_Supplied passage:_
Porting a pretrained ResNet from Pytorch to Tensorflow 2.0

Sun 03 May 2020
Tensorflow
#Tensorflow, #Pytorch, #Tensorflow 2.0, #ResNet

While building a SimCLR model in Tensorflow 2.0 I decided I wanted to use a smaller model than the authors due to my GPU limits. The SimCLR paper uses a ResNet with 50 layers so I decided to use a less resource intense ResNet18 or ResNet34. To my surprise Tensorflow did not have pretrained ImageNet weights for either of these smaller models. On the other hand the torchvision library for Pytorch provides pretrained weights for all ResNets with 18, 34, 50, 101 and 152 layers. Since I already decided to use Tensorflow for this project I set out to port the model and weights from Pytorch to Tensorflow. In this post I will describe this process using tensorflow 2.0.0b1, pytorch 1.4.0 and torchvision 0.5.0.

Pytorch model exploration

The first step is to import resnet from torchvision. We then display the model parameters model.state_dict which shows us the kernel_size and padding used for each layer. Then we place the names of each layer with parameters/weights in a list torch_layer_names.

import torchvision.models as models
import torch
import tensorflow as tf
import numpy as np

resnet_torch = models.resnet18(pretrained=True)
resnet_torch.state_dict

torch_layer_names = []
for name, module in resnet_torch.named_modules():
    torch_layer_names.append(name)

Create ResNet in Tensorflow

With the above knowledge of the model parameters we then create the ResNet model in Tensorflow. We refer also to the original ResNet paper to fully implement the model as our torch_layer_names list only contains layers with parameters so will be missing layer such as the residual connection. For each of the layers in torch_layer_names we make sure the corresponding layer in our Tensorflow model has the same name by setting the name argument. This whole process is mostly straightforward except for a few cases where the padding is different between the models.

_Dataset extract:_

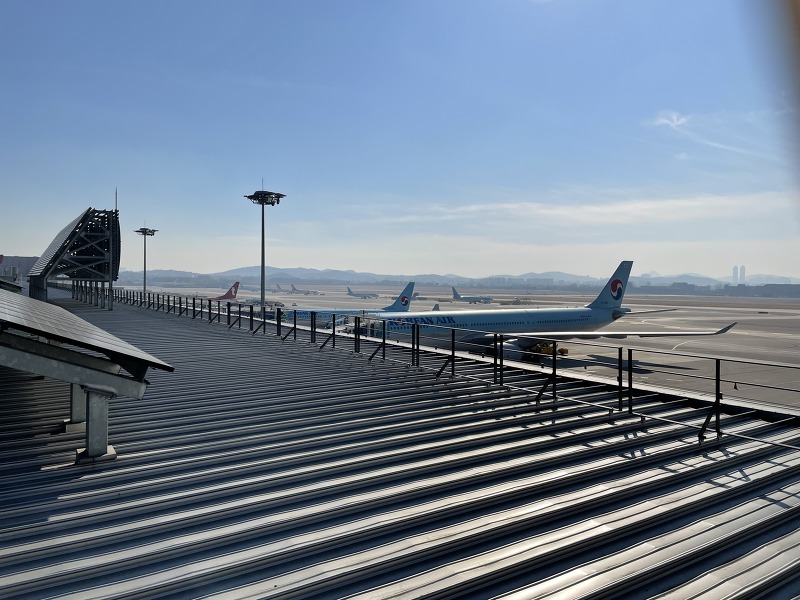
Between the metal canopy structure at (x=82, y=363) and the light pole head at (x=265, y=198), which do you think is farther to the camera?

_Task brief:_ In the post on porting a ResNet from Pytorch to Tensorflow, which versions of tensorflow, pytorch and torchvision does the process use?

_Task result:_ It uses tensorflow 2.0.0b1, pytorch 1.4.0 and torchvision 0.5.0.